── Data to examine

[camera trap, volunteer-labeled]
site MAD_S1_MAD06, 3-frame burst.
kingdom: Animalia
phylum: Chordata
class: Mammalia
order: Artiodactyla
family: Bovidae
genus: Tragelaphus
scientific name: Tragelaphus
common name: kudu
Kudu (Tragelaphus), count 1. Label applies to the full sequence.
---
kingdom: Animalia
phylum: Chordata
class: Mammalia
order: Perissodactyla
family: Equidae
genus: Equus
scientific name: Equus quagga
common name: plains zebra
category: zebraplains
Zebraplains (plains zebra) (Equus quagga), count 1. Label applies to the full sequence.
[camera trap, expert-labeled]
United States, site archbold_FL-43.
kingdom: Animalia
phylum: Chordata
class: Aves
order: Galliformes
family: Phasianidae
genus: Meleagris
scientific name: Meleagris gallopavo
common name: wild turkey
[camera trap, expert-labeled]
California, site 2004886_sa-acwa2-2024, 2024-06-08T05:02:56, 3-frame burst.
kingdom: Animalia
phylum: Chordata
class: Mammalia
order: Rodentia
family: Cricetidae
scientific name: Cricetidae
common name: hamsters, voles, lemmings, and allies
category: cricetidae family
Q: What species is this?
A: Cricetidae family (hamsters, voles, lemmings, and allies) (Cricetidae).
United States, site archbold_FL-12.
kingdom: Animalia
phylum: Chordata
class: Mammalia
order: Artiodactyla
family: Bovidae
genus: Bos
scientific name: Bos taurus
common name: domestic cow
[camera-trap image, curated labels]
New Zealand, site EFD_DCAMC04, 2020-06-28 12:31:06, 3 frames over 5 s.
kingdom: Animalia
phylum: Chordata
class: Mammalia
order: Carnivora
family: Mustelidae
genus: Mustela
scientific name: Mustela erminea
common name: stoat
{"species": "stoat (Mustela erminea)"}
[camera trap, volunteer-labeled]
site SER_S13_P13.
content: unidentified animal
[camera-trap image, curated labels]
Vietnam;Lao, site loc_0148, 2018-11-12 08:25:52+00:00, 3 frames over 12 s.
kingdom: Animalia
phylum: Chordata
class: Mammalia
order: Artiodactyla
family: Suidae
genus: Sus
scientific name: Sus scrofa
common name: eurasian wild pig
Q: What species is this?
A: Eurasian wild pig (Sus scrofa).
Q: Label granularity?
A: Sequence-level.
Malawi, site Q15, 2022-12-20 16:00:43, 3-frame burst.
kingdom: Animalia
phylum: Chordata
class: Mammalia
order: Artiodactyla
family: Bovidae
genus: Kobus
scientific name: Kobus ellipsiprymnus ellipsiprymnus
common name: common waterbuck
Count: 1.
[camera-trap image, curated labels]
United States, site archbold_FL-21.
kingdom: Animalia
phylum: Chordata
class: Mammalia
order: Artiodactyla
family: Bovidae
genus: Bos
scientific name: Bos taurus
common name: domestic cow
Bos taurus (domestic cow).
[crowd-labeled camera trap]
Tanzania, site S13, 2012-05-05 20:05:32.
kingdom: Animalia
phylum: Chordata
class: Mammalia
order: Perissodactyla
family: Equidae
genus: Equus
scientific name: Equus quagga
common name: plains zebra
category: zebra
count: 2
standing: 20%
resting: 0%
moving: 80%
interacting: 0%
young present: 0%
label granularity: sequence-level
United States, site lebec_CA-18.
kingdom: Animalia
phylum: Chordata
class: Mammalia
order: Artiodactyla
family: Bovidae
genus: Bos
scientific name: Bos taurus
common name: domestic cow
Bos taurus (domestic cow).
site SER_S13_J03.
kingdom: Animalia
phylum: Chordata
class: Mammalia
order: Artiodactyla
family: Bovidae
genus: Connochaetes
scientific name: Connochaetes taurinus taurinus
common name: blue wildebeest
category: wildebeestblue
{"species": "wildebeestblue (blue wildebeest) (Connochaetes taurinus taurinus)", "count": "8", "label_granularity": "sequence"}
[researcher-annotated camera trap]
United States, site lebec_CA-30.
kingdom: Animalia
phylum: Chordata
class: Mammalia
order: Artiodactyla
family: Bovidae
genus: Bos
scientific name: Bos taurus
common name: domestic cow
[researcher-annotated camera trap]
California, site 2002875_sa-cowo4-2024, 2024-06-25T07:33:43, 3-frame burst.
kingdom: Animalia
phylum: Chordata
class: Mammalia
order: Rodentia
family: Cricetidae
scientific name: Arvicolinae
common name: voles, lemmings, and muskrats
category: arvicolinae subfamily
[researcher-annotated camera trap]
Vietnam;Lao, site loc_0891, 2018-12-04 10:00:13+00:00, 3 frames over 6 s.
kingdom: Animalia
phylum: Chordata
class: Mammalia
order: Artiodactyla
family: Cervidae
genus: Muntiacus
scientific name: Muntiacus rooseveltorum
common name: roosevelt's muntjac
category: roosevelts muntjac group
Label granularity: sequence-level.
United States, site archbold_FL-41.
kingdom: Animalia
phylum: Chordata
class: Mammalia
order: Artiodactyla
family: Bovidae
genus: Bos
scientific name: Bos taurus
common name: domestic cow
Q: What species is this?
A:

────

Make a faithful copy of every record above.

*Written answer*
[camera trap, volunteer-labeled]
site MAD_S1_MAD06, 3-frame burst.
kingdom: Animalia
phylum: Chordata
class: Mammalia
order: Artiodactyla
family: Bovidae
genus: Tragelaphus
scientific name: Tragelaphus
common name: kudu
Kudu (Tragelaphus), count 1. Label applies to the full sequence.
---
kingdom: Animalia
phylum: Chordata
class: Mammalia
order: Perissodactyla
family: Equidae
genus: Equus
scientific name: Equus quagga
common name: plains zebra
category: zebraplains
Zebraplains (plains zebra) (Equus quagga), count 1. Label applies to the full sequence.
[camera trap, expert-labeled]
United States, site archbold_FL-43.
kingdom: Animalia
phylum: Chordata
class: Aves
order: Galliformes
family: Phasianidae
genus: Meleagris
scientific name: Meleagris gallopavo
common name: wild turkey
[camera trap, expert-labeled]
California, site 2004886_sa-acwa2-2024, 2024-06-08T05:02:56, 3-frame burst.
kingdom: Animalia
phylum: Chordata
class: Mammalia
order: Rodentia
family: Cricetidae
scientific name: Cricetidae
common name: hamsters, voles, lemmings, and allies
category: cricetidae family
Q: What species is this?
A: Cricetidae family (hamsters, voles, lemmings, and allies) (Cricetidae).
United States, site archbold_FL-12.
kingdom: Animalia
phylum: Chordata
class: Mammalia
order: Artiodactyla
family: Bovidae
genus: Bos
scientific name: Bos taurus
common name: domestic cow
[camera-trap image, curated labels]
New Zealand, site EFD_DCAMC04, 2020-06-28 12:31:06, 3 frames over 5 s.
kingdom: Animalia
phylum: Chordata
class: Mammalia
order: Carnivora
family: Mustelidae
genus: Mustela
scientific name: Mustela erminea
common name: stoat
{"species": "stoat (Mustela erminea)"}
[camera trap, volunteer-labeled]
site SER_S13_P13.
content: unidentified animal
[camera-trap image, curated labels]
Vietnam;Lao, site loc_0148, 2018-11-12 08:25:52+00:00, 3 frames over 12 s.
kingdom: Animalia
phylum: Chordata
class: Mammalia
order: Artiodactyla
family: Suidae
genus: Sus
scientific name: Sus scrofa
common name: eurasian wild pig
Q: What species is this?
A: Eurasian wild pig (Sus scrofa).
Q: Label granularity?
A: Sequence-level.
Malawi, site Q15, 2022-12-20 16:00:43, 3-frame burst.
kingdom: Animalia
phylum: Chordata
class: Mammalia
order: Artiodactyla
family: Bovidae
genus: Kobus
scientific name: Kobus ellipsiprymnus ellipsiprymnus
common name: common waterbuck
Count: 1.
[camera-trap image, curated labels]
United States, site archbold_FL-21.
kingdom: Animalia
phylum: Chordata
class: Mammalia
order: Artiodactyla
family: Bovidae
genus: Bos
scientific name: Bos taurus
common name: domestic cow
Bos taurus (domestic cow).
[crowd-labeled camera trap]
Tanzania, site S13, 2012-05-05 20:05:32.
kingdom: Animalia
phylum: Chordata
class: Mammalia
order: Perissodactyla
family: Equidae
genus: Equus
scientific name: Equus quagga
common name: plains zebra
category: zebra
count: 2
standing: 20%
resting: 0%
moving: 80%
interacting: 0%
young present: 0%
label granularity: sequence-level
United States, site lebec_CA-18.
kingdom: Animalia
phylum: Chordata
class: Mammalia
order: Artiodactyla
family: Bovidae
genus: Bos
scientific name: Bos taurus
common name: domestic cow
Bos taurus (domestic cow).
site SER_S13_J03.
kingdom: Animalia
phylum: Chordata
class: Mammalia
order: Artiodactyla
family: Bovidae
genus: Connochaetes
scientific name: Connochaetes taurinus taurinus
common name: blue wildebeest
category: wildebeestblue
{"species": "wildebeestblue (blue wildebeest) (Connochaetes taurinus taurinus)", "count": "8", "label_granularity": "sequence"}
[researcher-annotated camera trap]
United States, site lebec_CA-30.
kingdom: Animalia
phylum: Chordata
class: Mammalia
order: Artiodactyla
family: Bovidae
genus: Bos
scientific name: Bos taurus
common name: domestic cow
[researcher-annotated camera trap]
California, site 2002875_sa-cowo4-2024, 2024-06-25T07:33:43, 3-frame burst.
kingdom: Animalia
phylum: Chordata
class: Mammalia
order: Rodentia
family: Cricetidae
scientific name: Arvicolinae
common name: voles, lemmings, and muskrats
category: arvicolinae subfamily
[researcher-annotated camera trap]
Vietnam;Lao, site loc_0891, 2018-12-04 10:00:13+00:00, 3 frames over 6 s.
kingdom: Animalia
phylum: Chordata
class: Mammalia
order: Artiodactyla
family: Cervidae
genus: Muntiacus
scientific name: Muntiacus rooseveltorum
common name: roosevelt's muntjac
category: roosevelts muntjac group
Label granularity: sequence-level.
United States, site archbold_FL-41.
kingdom: Animalia
phylum: Chordata
class: Mammalia
order: Artiodactyla
family: Bovidae
genus: Bos
scientific name: Bos taurus
common name: domestic cow
Q: What species is this?
A:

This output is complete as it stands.